Uno de los efectos de la crisis económica derivada del covid-19 ha sido el crecimiento exponencial de los procedimientos de insolvencia en Colombia. Esto era de esperarse, dado que a partir de marzo del año 2020 muchas empresas perdieron sus fuentes de ingresos y tuvieron que hacer importantes esfuerzos para mantener sus activos productivos en funcionamiento. Esto llevó, indefectiblemente, a la asunción de deudas bancarias y extrabancarias, subsidiadas y no subsidiadas. Dadas las circunstancias del momento, y la enorme incertidumbre a la que se enfrentaba el empresariado, la asunción de estas deudas no siempre estaba vinculada a un plan claro para el pago. En la mayoría de los casos, había esperanza de volver a la actividad productiva en algún momento, pero dado que no había un plazo claro de suspensión de actividades, la planificación era imposible.
Ahora, dos años después, muchas de esas empresas vieron sus esperanzas rotas. La suspensión fue demasiado larga, las deudas demasiado costosas, y en muchos casos los cambios en el mercado fueron imposibles de asumir. Esta situación terminó en la imposibilidad definitiva de retomar las actividades y en cientos de procedimientos de insolvencia.

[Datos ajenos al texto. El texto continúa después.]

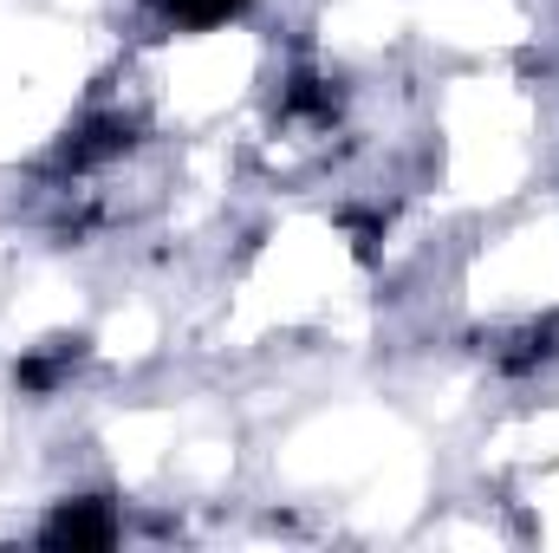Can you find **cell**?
Masks as SVG:
<instances>
[{
    "label": "cell",
    "mask_w": 559,
    "mask_h": 553,
    "mask_svg": "<svg viewBox=\"0 0 559 553\" xmlns=\"http://www.w3.org/2000/svg\"><path fill=\"white\" fill-rule=\"evenodd\" d=\"M286 118H319V125H332V111H338V92L325 85V79H312V72H293V85H286Z\"/></svg>",
    "instance_id": "5b68a950"
},
{
    "label": "cell",
    "mask_w": 559,
    "mask_h": 553,
    "mask_svg": "<svg viewBox=\"0 0 559 553\" xmlns=\"http://www.w3.org/2000/svg\"><path fill=\"white\" fill-rule=\"evenodd\" d=\"M554 352H559V319H540V326H527V332L514 339V352H501V372H508V378H527V372H540Z\"/></svg>",
    "instance_id": "277c9868"
},
{
    "label": "cell",
    "mask_w": 559,
    "mask_h": 553,
    "mask_svg": "<svg viewBox=\"0 0 559 553\" xmlns=\"http://www.w3.org/2000/svg\"><path fill=\"white\" fill-rule=\"evenodd\" d=\"M176 26H189V33H202V26H222V20H235L241 13V0H156Z\"/></svg>",
    "instance_id": "8992f818"
},
{
    "label": "cell",
    "mask_w": 559,
    "mask_h": 553,
    "mask_svg": "<svg viewBox=\"0 0 559 553\" xmlns=\"http://www.w3.org/2000/svg\"><path fill=\"white\" fill-rule=\"evenodd\" d=\"M39 541L59 553H98L118 541V515H111V502L105 495H79V502H59L52 508V521L39 528Z\"/></svg>",
    "instance_id": "6da1fadb"
},
{
    "label": "cell",
    "mask_w": 559,
    "mask_h": 553,
    "mask_svg": "<svg viewBox=\"0 0 559 553\" xmlns=\"http://www.w3.org/2000/svg\"><path fill=\"white\" fill-rule=\"evenodd\" d=\"M131 143H138V125H131V118H118V111H92V118H79V125L66 131V143H59V169L85 176V169L124 156Z\"/></svg>",
    "instance_id": "7a4b0ae2"
},
{
    "label": "cell",
    "mask_w": 559,
    "mask_h": 553,
    "mask_svg": "<svg viewBox=\"0 0 559 553\" xmlns=\"http://www.w3.org/2000/svg\"><path fill=\"white\" fill-rule=\"evenodd\" d=\"M79 358H85V339H52L46 352H26V358L13 365V385H20L26 398H46V391H59V378H66Z\"/></svg>",
    "instance_id": "3957f363"
}]
</instances>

La insolvencia es una herramienta de restablecimiento del sistema económico. Permite que las pérdidas se asuman de una manera razonable, y se realice el mejor esfuerzo, primero para reorganizar y después para liquidar los activos. Estos procedimientos son necesarios y la posibilidad de que una contraparte en un negocio termine en insolvencia es lo que los penalistas llamamos un riesgo jurídicamente permitido. La actividad empresarial es intrínsicamente riesgosa, y por lo tanto la consecuencia de una quiebra no puede ser entendida en sí misma como delito. Atrás quedó el delito de bancarrota y la asunción de que la quiebra es consecuencia de alguna imprudencia. Es algo que puede ocurrir, y el ordenamiento jurídico presta las herramientas para sobrevivirla.
Pero con este tipo de regulaciones y procedimientos aparecen riesgos nuevos, que pueden tener efectos siniestros en el mercado. Para que la insolvencia pueda ser verdaderamente una herramienta de protección, la misma tiene que ser llevada de manera transparente y no afectar de manera desproporcionada a ninguno de los jugadores del mercado, sobre todo cuando existe la ocurrencia de un fraude frente a los acreedores. Acá es donde entra en juego la insolvencia punible.

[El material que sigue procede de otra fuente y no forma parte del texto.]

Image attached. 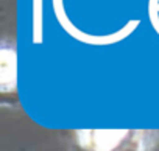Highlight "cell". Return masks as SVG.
I'll list each match as a JSON object with an SVG mask.
<instances>
[{
  "instance_id": "1",
  "label": "cell",
  "mask_w": 159,
  "mask_h": 151,
  "mask_svg": "<svg viewBox=\"0 0 159 151\" xmlns=\"http://www.w3.org/2000/svg\"><path fill=\"white\" fill-rule=\"evenodd\" d=\"M0 86L5 92L16 86V53L8 47L0 50Z\"/></svg>"
}]
</instances>
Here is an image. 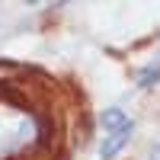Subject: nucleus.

En Colombia no existe regulación penal alguna al respecto, más allá del delito de alzamiento de bienes contenido en el Art. 362 CP. Este delito, además de que no comprende la totalidad de los mecanismos mediante los cuales se puede defraudar una insolvencia, tiene un problema procesal fundamental, que es la caducidad de la querella. Normalmente, cuando el proceso de insolvencia ha avanzado lo suficiente para que el acreedor sepa del alzamiento de bienes, ya la querella ha caducado.
Por eso es importante estudiar desde el derecho comparado las regulaciones existentes, comprender realmente cuáles son los mecanismos con los que se defrauda un proceso de insolvencia, y establecer un mecanismo de sanción que vaya más allá de lo monetario y más allá de la empresa. Que vincule el patrimonio de los terceros beneficiados por el fraude para recomponer la masa de bienes que son garantía de los acreedores y que disuada el uso indebido de la insolvencia. Recordemos que quien se encuentra en insolvencia, sea persona natural o jurídica, tiende a estar en una situación económica precaria, y la imposición de multas probablemente no sea el mecanismo de prevención adecuado. En fin, es la hora de hablar en Colombia de las insolvencias punibles.